We could have been more verbose, by specifying the datatypes:

// 1. imports: chart factory function and chart implementation
import { chart } from '@rawgraphs/rawgraphs-core'
import { bubblechart } from '@rawgraphs/rawgraphs-charts'
// 2. defining data and data types
const data = [{age:10, height:130}, {age:18, height:170}]
const dataTypes = {
age: "number",
height: "number",
}
// 3. defining mapping
const mapping = { x: { value: 'age' }, y: { value: 'height' } }
// 4. creating a chart instance
const viz = new chart(bubblechart { data, dataTypes, mapping})
// 5. rendering to the DOM
const targetNode = document.getElementById('some-div')
viz.renderToDOM(targetNode)

In this way you can "force" the visualization to use your explicit data types.

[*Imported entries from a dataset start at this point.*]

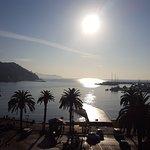 Photo of Hotel Riviera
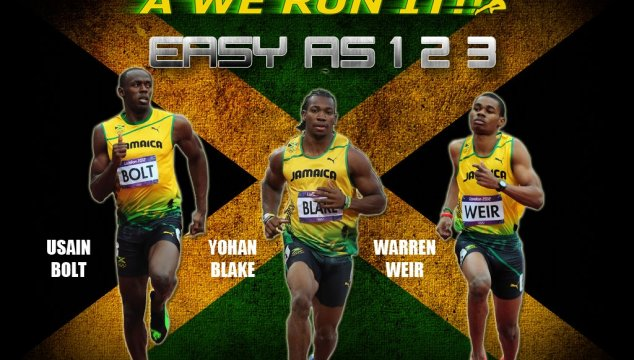 Jamaica Gets 123 in 200m Final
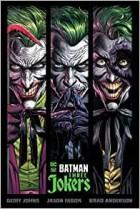 Batman: Three Jokers Geoff Johns Hardback Book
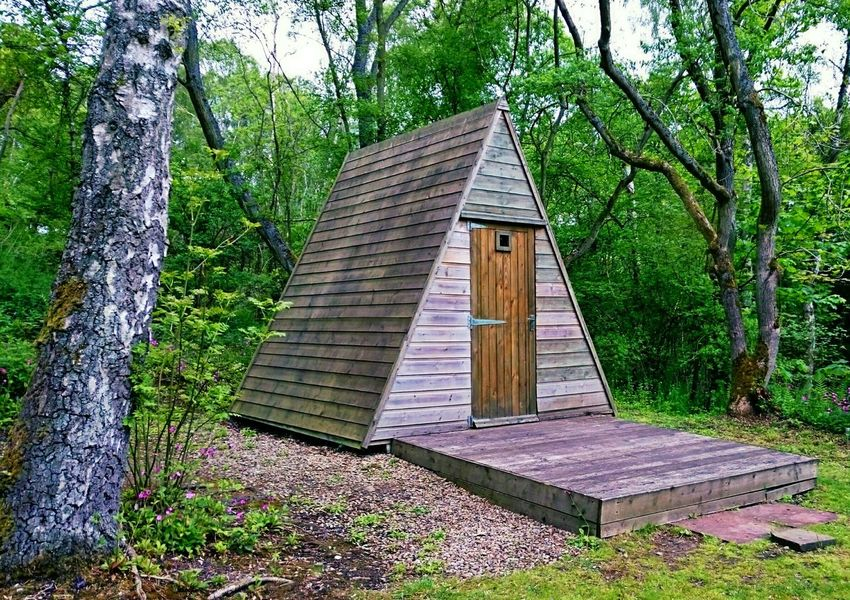 Log Cabin Cabin In The Woods The Great Outdoors - 2016 EyeEm Awards Camping Out Beauty In Nature Nature Nature_collection Trees Hideaway Cosy Place Outdoor Adventures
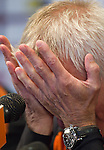 Coach Bert van Marwijk of the Netherlands reacts to a question by a reporter during an international news conference  in Johannesburg June 11, 2010.   REUTERS/Michael Kooren (SOUTH AFRICA) ...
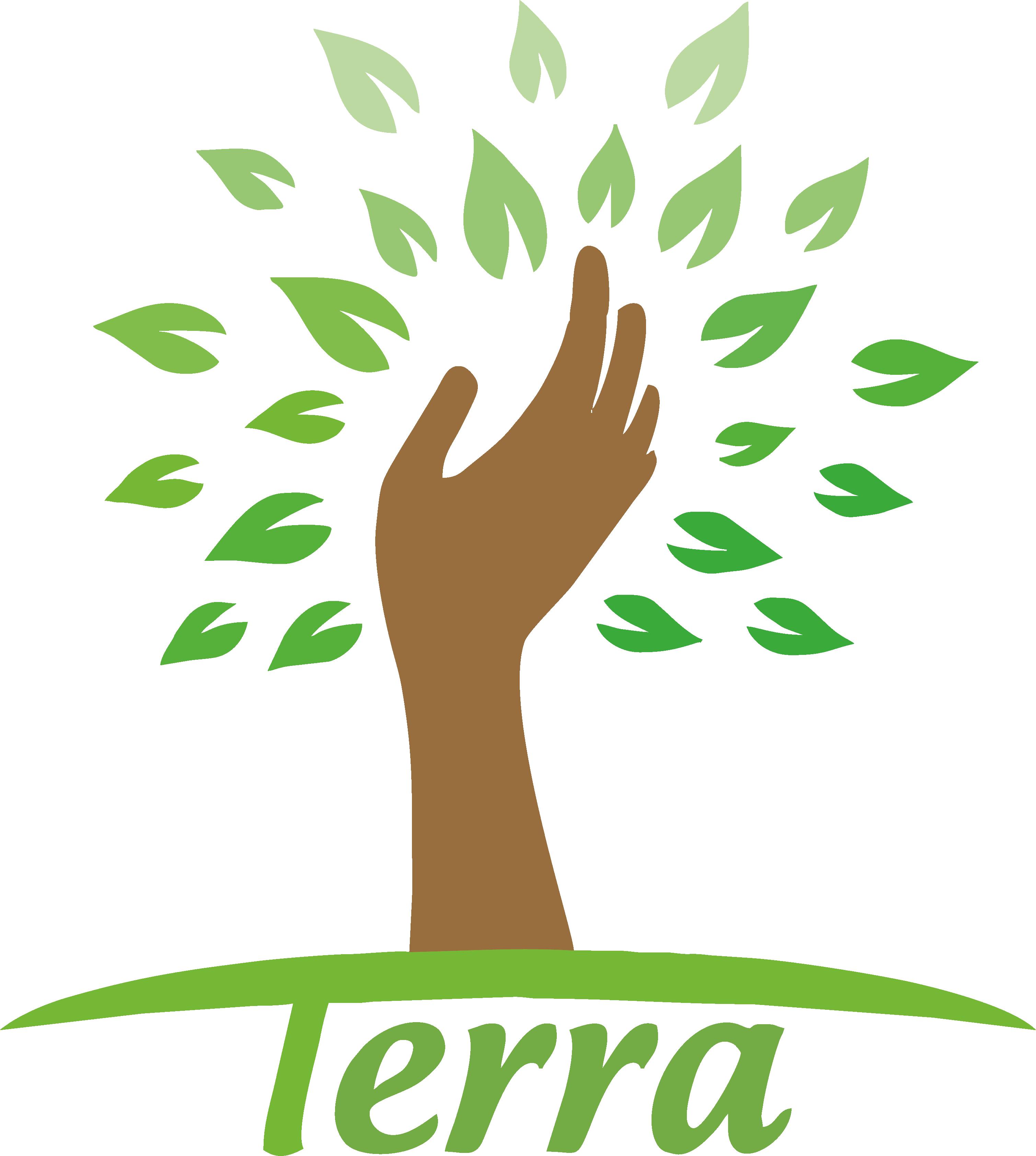 Logo de Terra Propreté, société de travaux en Nettoyage mur et façade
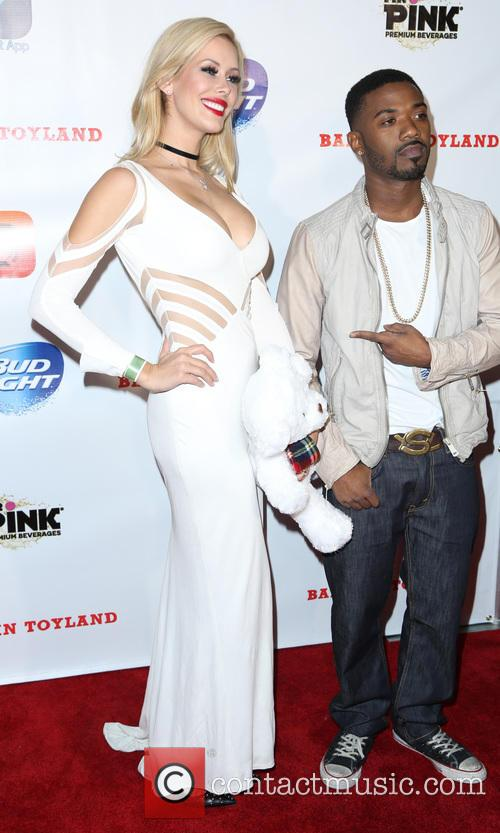 Ray J and Kennedy Summers 4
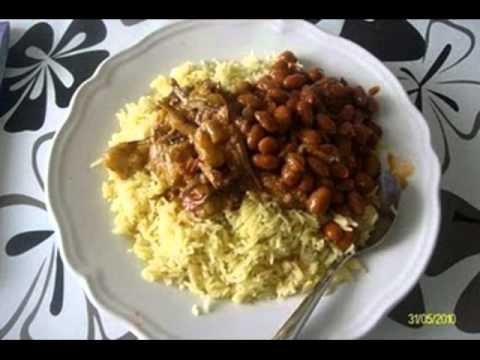 Tanzanian Foods Mahanjumatti- Vitumbua Dengu Kashata Sambusa Chapati Pilau Pweza nk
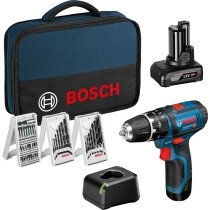 Bosch GSB 12V-15 12v 2 Speed Combi Drill with 1 x 2.0Ah, 1 x 4.0Ah Batteries with 3 x Accessory Sets in Tool Bag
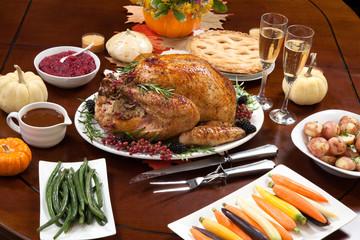 Pepper Turkey for Thanksgiving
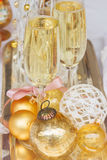 Christmas champagne glasses Royalty Free Stock Photos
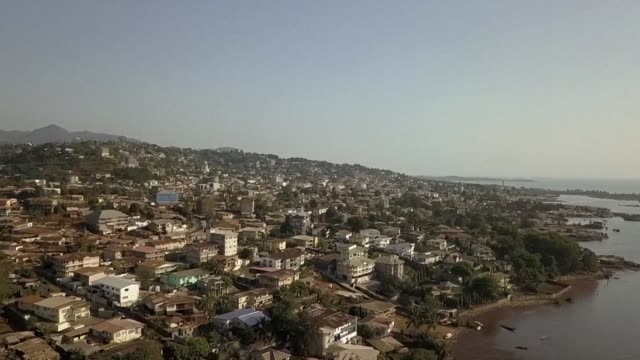 stockshots of freetown capital of sierra leone as the west african nation gears up to presidential runoff election - runoff election stock videos & royalty-free footage
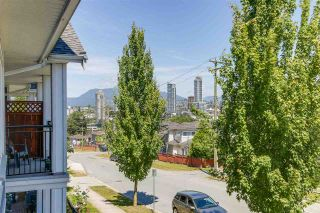 "Photo 9: 604 4025 NORFOLK Street in Burnaby: Central BN Townhouse for sale in ""NORFOLK TERRACE"" (Burnaby North)  : MLS®# R2184899"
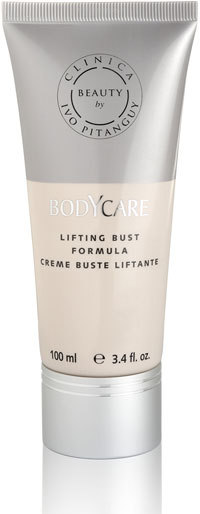 Beauty By Clinica Ivo Pitanguy Beauty by Clinica Ivo Pitanguy BodyCare Lifting Bust Formula, 100 mL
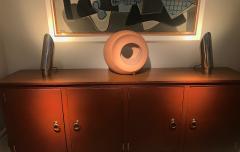 Matthew Chambers Terracotta Eclipse - 1246456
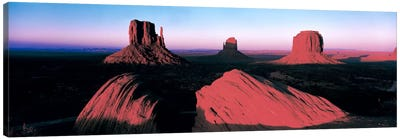 Sunset At Monument Valley Tribal Park, Utah, USA Canvas Print #PIM142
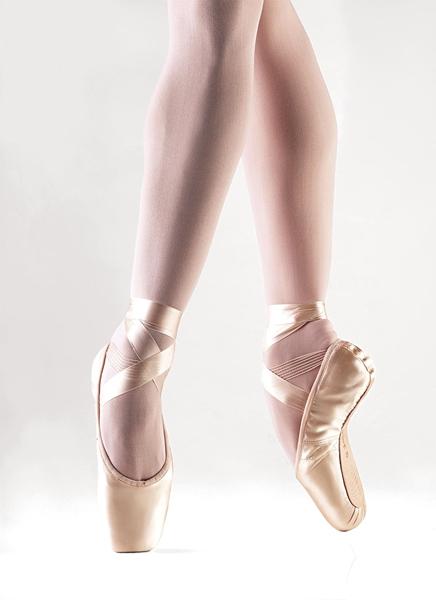 Imagem de SD02 - Sapatilha de ponta Nikiya - Só Dança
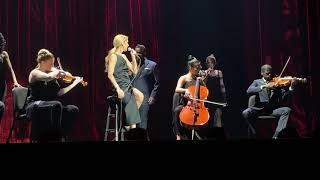 Céline Dion, Medley, Live at the Colosseum at Caesars Palace, 2 January 2019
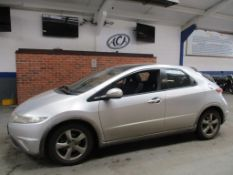 56 06 Honda Civic ES I-CTDI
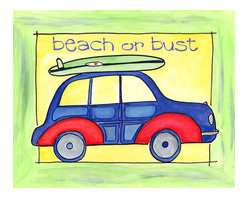 Oh How Cute Kids by Serena Bowman - Beach or Bust, Ready To Hang Canvas Kid's Wall Decor, 16 X 20 - Come on Sunshine and Warm Weather!!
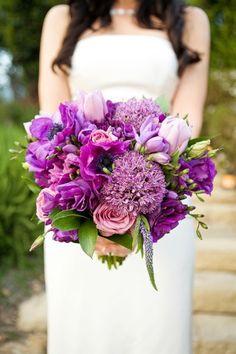 Violet Lisianthus, Lavender Roses, Allium Bouquet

"Real-world" data and data types inference#

When dealing with real-world datasets, we often start from spreadsheets, text files, database exports, copy and paste, that come with no information about data types, and are often "formatted" with conventions based on language and culture of who produced the data.

An obvious case is related to dates formats, which standard change from nation to nation, or that can be expressed with a mixture of words and numbers (ex: Jan 2021), specify date and time (ex: 2021-01-01 18:00:00), date only (ex: 2021-01-01) or just a part of it (ex: 2021).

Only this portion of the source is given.